In the late stages of the 2025 legislative session, a faction of Senate Republicans were able to force leadership to bring an eminent domain bill (House File 639) to the floor. Following a wild debate, the Republican holdouts joined most of the Democratic caucus to approve that bill, over the objections of Senate leadership—a result without precedent in living memory in Iowa. So I asked Weiner whether she anticipates other opportunities to work with some GOP colleagues, even if their leadership isn’t open to that cooperation.
She said she looks forward “to finding ways to work with both portions of the caucus and the leadership of the caucus” on issues that matter to Iowans, such as public education, economic issues, Iowa’s cancer crisis, water pollution, and improving care for older Iowans.
Reflecting on the recent assassination of conservative movement leader Charlie Kirk, which happened on the same day as another school shooting in Colorado, Drey said,
I think right now we have to turn the temperature down. And talking to my neighbors, I think that we’re much closer politically than the climate right now gives us credit for.

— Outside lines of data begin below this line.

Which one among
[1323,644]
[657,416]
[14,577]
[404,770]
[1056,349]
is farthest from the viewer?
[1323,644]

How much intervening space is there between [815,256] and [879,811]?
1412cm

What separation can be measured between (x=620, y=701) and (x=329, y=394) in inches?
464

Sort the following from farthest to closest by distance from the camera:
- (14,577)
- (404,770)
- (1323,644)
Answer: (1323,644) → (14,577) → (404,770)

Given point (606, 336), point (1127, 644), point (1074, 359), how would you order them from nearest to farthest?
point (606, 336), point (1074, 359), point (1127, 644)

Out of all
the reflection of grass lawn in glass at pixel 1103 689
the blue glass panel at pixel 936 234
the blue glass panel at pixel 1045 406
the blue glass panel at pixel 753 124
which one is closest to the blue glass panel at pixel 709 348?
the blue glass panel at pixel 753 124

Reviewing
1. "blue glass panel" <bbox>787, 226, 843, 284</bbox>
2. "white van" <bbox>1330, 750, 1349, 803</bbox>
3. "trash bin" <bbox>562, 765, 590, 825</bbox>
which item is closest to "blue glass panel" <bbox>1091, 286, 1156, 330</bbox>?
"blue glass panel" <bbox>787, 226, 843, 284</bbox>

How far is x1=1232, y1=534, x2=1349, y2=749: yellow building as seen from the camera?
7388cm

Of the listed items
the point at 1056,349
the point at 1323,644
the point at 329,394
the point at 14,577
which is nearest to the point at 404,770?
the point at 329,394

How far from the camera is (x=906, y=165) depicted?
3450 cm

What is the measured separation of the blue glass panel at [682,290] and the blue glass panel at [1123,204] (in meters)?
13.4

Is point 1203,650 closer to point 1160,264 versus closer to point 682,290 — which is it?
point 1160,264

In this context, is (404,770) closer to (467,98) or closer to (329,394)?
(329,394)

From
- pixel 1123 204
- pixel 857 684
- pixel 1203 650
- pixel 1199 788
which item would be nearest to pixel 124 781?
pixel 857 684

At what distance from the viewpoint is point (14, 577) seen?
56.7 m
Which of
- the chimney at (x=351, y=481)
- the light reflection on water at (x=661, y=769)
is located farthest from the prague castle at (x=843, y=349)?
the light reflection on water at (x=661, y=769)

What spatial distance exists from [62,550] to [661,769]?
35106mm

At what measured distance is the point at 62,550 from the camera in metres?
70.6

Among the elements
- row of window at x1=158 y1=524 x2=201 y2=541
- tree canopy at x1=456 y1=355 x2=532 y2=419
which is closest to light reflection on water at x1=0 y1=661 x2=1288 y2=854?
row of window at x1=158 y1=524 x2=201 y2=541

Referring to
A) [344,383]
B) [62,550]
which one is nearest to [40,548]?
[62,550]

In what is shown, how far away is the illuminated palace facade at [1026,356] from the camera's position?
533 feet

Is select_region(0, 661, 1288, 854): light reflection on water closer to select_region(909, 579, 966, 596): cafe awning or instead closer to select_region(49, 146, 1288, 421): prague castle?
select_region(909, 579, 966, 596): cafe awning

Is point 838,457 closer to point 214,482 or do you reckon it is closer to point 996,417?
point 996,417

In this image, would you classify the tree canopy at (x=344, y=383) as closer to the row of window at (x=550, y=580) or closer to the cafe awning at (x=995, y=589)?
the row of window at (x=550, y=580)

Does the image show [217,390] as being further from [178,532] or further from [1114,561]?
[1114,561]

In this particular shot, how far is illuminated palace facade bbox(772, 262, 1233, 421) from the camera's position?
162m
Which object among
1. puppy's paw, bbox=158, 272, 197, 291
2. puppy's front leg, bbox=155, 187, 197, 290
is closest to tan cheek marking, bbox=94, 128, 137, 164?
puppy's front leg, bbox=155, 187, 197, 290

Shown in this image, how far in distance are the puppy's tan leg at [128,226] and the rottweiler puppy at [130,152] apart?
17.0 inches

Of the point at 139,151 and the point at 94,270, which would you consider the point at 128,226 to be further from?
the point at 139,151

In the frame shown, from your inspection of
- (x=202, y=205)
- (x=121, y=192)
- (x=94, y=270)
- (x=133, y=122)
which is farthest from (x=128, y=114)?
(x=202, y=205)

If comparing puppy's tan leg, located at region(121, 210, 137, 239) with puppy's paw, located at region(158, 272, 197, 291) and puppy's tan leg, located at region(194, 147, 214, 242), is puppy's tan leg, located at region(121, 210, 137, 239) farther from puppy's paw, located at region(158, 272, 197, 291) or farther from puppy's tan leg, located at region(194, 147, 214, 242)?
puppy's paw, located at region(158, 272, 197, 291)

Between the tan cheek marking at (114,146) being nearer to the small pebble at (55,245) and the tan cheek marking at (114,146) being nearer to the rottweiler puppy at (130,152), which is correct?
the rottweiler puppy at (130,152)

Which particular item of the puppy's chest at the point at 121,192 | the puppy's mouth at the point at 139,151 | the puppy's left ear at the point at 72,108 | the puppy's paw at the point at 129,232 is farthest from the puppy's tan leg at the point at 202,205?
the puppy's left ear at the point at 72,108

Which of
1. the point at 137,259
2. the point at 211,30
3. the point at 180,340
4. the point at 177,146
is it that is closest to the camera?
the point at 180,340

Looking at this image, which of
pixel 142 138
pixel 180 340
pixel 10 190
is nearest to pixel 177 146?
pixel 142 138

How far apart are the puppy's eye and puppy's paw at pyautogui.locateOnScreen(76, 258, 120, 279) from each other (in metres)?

I’m thinking about the safety of kids in school and thinking about the safety of myself and my colleagues, but I am optimistic that we have an awareness now that this type of rhetoric is dangerous, and I’m also optimistic that we can find some solutions to solve the gun violence crisis that is ongoing.
I can’t share the optimism, in light of the many pro-gun bills this legislature has enacted, Republicans’ refusal to consider Democratic amendments on gun safety, and the state constitutional amendment Iowa voters approved in 2022, which stipulates that any restrictions on the right to keep and bear arms are subject to “strict scrutiny.”
But Drey’s upbeat attitude is refreshing. Asked whether she had brought “a talisman” or something important to wear for the swearing in ceremony, she thanked Radio Iowa’s O.Kay Henderson for the “beautiful question.” Indeed, she was wearing a piece of jewelry she bought during her stint as a teacher in Honduras, “a meaningful part of my life.” She also brought a pin, a gift from supportive friends who “taught me about the value in feeling sturdy in your beliefs and your values as we head into this very exciting and still fraught moment.”
Whatever challenges lay ahead, Drey’s confidence and willingness to seek common ground should serve the newest Democratic senator well during the legislative session and 2026 campaign, when she will ask voters in Senate district 1 to elect her to a full four-year term.